'''

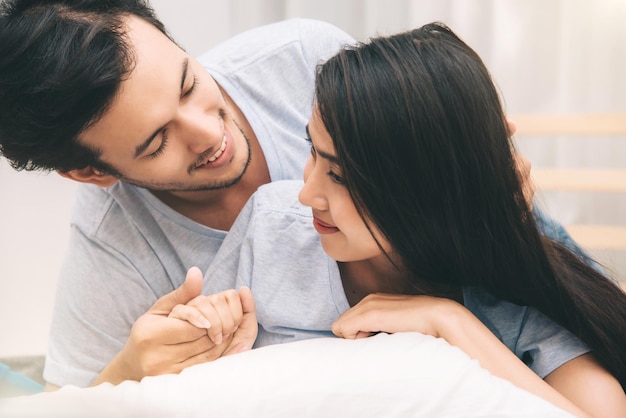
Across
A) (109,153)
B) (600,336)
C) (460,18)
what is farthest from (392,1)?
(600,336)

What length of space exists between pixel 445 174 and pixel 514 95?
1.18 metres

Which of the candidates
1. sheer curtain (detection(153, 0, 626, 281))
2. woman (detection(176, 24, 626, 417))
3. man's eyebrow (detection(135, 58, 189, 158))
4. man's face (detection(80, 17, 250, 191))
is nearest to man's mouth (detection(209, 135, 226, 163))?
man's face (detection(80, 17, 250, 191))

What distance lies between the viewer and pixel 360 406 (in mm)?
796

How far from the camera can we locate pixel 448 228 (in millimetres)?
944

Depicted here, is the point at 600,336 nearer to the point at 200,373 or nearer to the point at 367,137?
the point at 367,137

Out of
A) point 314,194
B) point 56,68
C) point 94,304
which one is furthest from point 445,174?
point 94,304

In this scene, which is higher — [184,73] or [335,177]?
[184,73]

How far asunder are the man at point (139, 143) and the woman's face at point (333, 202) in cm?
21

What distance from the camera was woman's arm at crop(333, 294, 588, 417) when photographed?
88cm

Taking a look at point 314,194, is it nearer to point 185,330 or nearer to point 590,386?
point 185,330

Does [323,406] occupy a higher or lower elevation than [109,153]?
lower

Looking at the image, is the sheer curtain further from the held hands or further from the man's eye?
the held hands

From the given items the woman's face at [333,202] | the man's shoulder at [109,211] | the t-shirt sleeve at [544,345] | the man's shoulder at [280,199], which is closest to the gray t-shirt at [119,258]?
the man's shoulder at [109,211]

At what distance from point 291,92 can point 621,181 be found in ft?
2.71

'''
'''

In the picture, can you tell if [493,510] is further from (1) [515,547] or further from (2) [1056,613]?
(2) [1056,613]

'''

• Requirement:
Please report every line of the records above that contains the word "lower", matching case exactly.

• Response to the task:
Does [323,406] occupy a higher or lower elevation than [109,153]?
lower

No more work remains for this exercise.